Model - Design a data model Flashcards
What is a data model?
A way to organise tables from data/information systems in a way which makes it easier for people to understand your data
Benefits of a good data model?
Data exploration is faster
Aggregations are simpler to build
Power BI Reports
Reports are more accurate
Writing reports takes less time
Reports are easier to maintain in the future
Explain how data models make data easier to understand?
One table with 30 columns would be harder to work with compared to those 30 columns being logically decomposed into 5 data tables. Alternatively, 30 tables with limited columns would be better illustrated in 5 tables.
What is best practice for data models?
Aim for simplicity: make the data model as intuitive as possible for the user (e.g., could a lay person understand?)
Make the data model as small as possible (i.e., fewer tables and fewer columns)
What are relationships in a data model?
Relationships are defined between tables through Primary and Foreign keys.
Primary key = columns that identify unique values
Foreign keys = reference rows or primary keys in another table
What is Power BI’s data modelling capability?
You can pull data from different data sources, create relationships between those tables and treat it as a unified dataset
What are the data schema components?
Tables: contain fields and values
Relationships between tables: primary keys and foreign keys
What is a database schema?
A database schema defines how data is organized within a relational database
What is a star schema?
A specific type of schema design that is optimized for high performance and usability.
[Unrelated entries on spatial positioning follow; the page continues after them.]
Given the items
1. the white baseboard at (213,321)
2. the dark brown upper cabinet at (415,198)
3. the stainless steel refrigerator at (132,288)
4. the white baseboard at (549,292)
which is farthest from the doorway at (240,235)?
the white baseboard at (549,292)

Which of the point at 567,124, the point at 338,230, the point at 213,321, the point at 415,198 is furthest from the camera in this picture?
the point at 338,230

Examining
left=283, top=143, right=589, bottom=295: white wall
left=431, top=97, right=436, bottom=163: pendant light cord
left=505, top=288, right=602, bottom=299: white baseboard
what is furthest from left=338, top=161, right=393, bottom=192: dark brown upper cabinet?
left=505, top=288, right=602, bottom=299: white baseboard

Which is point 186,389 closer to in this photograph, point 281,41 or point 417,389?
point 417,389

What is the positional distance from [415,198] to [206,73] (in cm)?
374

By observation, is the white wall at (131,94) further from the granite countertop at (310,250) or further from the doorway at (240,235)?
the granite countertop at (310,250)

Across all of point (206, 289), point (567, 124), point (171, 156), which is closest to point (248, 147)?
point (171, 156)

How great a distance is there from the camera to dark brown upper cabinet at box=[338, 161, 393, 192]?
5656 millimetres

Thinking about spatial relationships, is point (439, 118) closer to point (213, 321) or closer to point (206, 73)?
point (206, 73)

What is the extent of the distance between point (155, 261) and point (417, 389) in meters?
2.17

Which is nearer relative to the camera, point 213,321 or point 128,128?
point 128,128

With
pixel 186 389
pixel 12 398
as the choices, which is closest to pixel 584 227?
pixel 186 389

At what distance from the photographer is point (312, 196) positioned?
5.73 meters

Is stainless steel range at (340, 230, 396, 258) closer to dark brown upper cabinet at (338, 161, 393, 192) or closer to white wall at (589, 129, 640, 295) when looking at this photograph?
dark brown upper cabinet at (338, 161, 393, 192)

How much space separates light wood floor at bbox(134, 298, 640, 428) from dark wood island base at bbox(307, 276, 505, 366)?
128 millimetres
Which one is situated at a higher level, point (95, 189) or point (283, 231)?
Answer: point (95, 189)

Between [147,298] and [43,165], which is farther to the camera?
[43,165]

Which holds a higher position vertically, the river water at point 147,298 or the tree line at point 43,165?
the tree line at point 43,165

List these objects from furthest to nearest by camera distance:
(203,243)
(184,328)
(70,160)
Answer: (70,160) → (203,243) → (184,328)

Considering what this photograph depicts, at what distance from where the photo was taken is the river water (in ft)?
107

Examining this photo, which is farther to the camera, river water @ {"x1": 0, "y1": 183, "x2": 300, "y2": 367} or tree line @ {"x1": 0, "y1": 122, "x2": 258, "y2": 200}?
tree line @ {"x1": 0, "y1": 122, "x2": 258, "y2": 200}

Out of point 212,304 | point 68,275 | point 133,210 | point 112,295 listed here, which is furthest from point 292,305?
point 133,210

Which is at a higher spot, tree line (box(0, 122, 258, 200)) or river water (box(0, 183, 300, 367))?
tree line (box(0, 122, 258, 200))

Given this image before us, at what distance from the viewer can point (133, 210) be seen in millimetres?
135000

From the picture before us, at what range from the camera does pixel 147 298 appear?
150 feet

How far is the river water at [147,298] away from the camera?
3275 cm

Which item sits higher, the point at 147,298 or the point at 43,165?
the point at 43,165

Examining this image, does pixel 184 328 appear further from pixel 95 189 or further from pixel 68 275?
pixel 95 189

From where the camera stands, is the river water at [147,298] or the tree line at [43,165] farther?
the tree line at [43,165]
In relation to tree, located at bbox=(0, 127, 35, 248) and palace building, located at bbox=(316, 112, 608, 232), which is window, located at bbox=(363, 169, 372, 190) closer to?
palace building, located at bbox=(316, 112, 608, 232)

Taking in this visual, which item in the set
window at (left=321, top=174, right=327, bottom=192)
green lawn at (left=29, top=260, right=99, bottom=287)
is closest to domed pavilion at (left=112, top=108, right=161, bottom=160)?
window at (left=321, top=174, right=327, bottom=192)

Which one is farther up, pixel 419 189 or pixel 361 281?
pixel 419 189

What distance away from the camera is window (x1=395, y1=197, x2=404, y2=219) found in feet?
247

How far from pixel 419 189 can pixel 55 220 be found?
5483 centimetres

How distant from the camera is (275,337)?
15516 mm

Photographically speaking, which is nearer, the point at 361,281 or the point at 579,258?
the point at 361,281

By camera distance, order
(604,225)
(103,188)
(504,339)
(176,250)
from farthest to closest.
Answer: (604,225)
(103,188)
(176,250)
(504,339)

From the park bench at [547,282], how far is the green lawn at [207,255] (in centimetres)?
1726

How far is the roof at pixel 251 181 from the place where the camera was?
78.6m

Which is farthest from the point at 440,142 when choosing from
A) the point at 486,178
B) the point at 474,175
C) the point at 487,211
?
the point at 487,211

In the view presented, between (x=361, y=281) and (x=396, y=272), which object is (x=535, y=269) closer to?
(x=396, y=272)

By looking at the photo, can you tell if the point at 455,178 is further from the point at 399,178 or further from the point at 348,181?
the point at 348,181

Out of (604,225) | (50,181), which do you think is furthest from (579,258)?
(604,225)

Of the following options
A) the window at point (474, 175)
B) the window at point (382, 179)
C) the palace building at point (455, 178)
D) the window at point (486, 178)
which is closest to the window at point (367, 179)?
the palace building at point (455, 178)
Components of a star schema?
Tables are conceptually classified into two types:
Fact table
- Dimension table
Difference between measures and dimensions?
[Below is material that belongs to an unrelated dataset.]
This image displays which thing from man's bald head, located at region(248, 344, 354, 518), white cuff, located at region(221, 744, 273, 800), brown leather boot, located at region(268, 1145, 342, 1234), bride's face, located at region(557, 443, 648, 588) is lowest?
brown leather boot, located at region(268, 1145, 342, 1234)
Dimensions contain qualitative values (such as names, dates, or geographical data). You can use dimensions to categorize, segment, and reveal the details in your data. Dimensions affect the level of detail in the view.
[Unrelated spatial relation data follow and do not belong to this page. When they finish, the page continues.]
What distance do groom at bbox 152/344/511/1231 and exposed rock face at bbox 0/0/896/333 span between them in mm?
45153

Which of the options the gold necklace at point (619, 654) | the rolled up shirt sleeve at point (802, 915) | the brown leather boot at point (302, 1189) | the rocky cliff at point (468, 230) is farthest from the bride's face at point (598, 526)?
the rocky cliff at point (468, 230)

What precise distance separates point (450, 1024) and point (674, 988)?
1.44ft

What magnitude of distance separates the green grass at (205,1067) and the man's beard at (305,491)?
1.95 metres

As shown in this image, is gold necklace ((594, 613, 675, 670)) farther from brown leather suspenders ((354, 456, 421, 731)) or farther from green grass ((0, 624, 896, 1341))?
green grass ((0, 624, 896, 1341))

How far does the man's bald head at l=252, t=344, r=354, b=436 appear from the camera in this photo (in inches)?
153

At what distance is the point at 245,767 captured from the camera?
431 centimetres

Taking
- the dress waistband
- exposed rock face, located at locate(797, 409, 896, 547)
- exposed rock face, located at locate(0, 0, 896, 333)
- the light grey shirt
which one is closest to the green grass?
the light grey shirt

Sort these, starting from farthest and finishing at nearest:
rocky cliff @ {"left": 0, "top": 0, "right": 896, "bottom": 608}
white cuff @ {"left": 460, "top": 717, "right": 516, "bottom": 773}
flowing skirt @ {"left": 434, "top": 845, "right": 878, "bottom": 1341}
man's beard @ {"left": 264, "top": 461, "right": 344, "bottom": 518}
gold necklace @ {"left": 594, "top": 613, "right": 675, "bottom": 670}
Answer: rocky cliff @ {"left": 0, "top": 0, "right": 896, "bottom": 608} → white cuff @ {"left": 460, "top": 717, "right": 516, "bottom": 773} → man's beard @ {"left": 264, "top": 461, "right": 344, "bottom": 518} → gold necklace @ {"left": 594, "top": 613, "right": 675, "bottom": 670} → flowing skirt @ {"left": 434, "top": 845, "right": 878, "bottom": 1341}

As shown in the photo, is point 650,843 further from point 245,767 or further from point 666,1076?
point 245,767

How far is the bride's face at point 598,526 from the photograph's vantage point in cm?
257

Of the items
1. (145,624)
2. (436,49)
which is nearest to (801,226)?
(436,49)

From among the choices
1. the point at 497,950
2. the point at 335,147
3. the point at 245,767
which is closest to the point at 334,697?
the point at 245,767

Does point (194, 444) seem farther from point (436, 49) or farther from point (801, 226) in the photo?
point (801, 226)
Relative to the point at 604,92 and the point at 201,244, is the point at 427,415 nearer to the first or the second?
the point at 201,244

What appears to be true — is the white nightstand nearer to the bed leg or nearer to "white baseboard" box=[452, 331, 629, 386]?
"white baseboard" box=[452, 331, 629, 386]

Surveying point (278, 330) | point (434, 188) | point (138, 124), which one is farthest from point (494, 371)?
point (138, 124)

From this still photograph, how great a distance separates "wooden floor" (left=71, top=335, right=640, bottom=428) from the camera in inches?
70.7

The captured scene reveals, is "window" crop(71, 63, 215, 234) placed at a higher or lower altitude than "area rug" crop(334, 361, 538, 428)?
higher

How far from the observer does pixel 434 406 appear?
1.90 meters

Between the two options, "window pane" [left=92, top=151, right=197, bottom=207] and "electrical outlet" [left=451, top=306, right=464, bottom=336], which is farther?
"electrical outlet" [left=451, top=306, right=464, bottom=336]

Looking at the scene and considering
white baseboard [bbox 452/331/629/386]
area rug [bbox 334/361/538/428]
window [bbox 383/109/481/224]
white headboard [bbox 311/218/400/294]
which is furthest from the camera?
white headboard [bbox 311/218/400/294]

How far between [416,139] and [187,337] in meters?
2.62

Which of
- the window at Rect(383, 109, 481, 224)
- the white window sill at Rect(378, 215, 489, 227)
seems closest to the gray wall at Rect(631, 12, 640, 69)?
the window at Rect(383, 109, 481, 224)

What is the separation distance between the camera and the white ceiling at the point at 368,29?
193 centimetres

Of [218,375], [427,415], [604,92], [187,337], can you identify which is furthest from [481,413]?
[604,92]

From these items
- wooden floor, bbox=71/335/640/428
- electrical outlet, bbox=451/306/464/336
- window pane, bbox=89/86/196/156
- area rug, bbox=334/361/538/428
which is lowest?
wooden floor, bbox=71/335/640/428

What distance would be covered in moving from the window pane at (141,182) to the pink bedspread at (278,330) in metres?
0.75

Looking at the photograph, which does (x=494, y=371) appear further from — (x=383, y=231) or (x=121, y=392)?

What are the differences between fact and dimension tables?
Fact table
- Observational/event data
- Contains measures and numbers
- Distinct values in multiple rows
Dimension table
- Contains details about the fact table
- Unique values appear in one row
What is the relationship between fact and dimension tables?
Fact tables are filtered by dimension tables
Example: Total sales can be filtered by the products
What makes a simple table structure?
Simple to navigate and user friendly = logical column and table properties
Have merged or appended tables to simplify the tables within your data structure.
Have good-quality relationships between tables that make sense.
How to configure data model and build relationships between tables?
Manage relationships
Configure relationships between tables
Explain the autodetect feature?
When you load you Queries into Power BI it will automatically establish relationships between columns based on column name.
When you load data, Power BI automatically looks for relationships that exist within the data by matching column names.
How to configure table and column properties?
Manage properties
Shortcut: Ctrl+clicking or Shift+clicking items on this page.
What are the main sections within the table properties pane?
General tab
Formatting tab
Advanced tab
How to configure many tables and fields at once?
Select many fields to configure at once: Power BI has a new functionality to update these properties on many tables and fields by Ctrl+clicking or Shift+clicking items.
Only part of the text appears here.